Words Are Not Enough: America Must Intervene on Behalf Mideast Christians

President Barack Obama speaks during services honoring the life of Reverend Clementa Pinck
AP Photo/Carolyn Kaster

It’s refreshing when statements issued by the President of the United States correspond to reality – as in President Obama’s 2015 Christmas statement, when he acknowledged that Christians and other religious minorities are persecuted because of their faith.*

But words cannot prevent the jihad against Christians, Yazidis, Shabaks, Mandaeans, and other Middle Eastern minorities. The U.S. government must match words with deeds on behalf of those who have been raped, tortured, enslaved, and murdered by ISIS and other jihadists.

On Wednesday, December 23, the White House released President Obama’s statement on “Persecuted Christians at Christmas.” After certain other statements by Obama, the acknowledgment was a pleasant surprise to many global religious liberty advocates and others who track such issues. Recall that in February 2015, a White House statement on the 21 Coptic Christians beheaded by ISIS in Libya referred to “Egyptian citizens.” Only later was it acknowledged that they were Christians. In April 2015, the President lamented the slaughter of 148 college students in Garissa, Kenya by al Shabaab, not mentioning they had been singled out for death specifically because they were Christians.

▸ **SUPPLIED DATA**
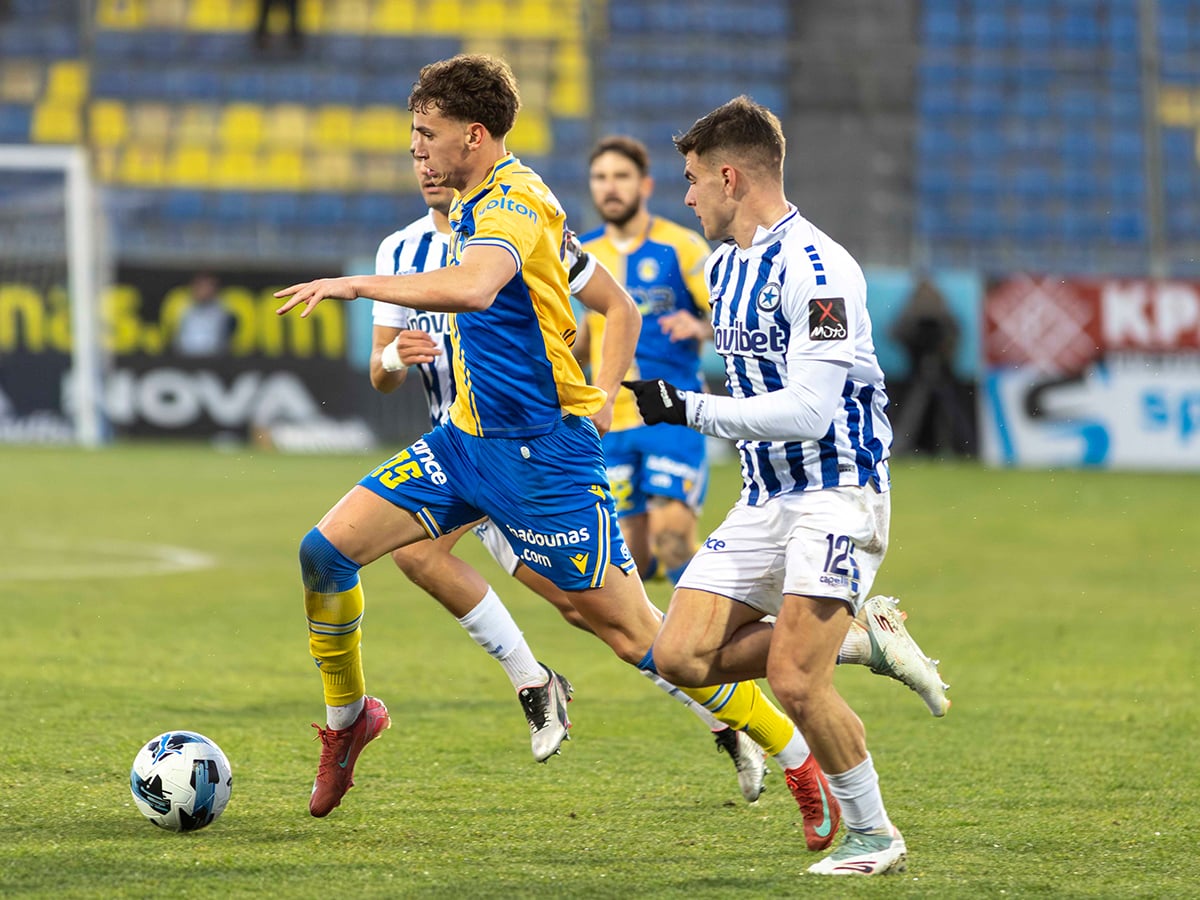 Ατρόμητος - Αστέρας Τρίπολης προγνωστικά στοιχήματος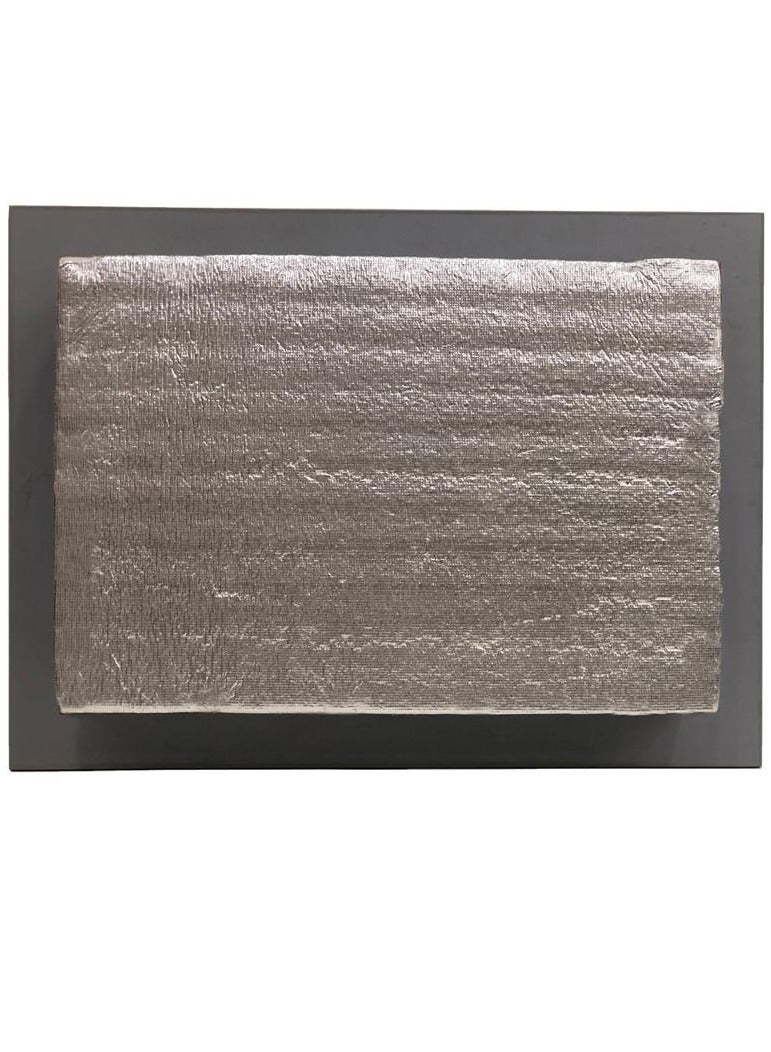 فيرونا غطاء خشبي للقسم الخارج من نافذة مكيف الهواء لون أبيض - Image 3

==

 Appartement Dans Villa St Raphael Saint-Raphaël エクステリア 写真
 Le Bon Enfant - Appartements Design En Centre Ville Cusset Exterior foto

▸ **WHAT THE EXERCISE ASKS**
According to the article on persecuted Mideast Christians, on what day did the White House release President Obama's statement on "Persecuted Christians at Christmas"? Answer using only the article, not the records.

▸ **ANSWER TO THIS EXERCISE**
Wednesday, December 23.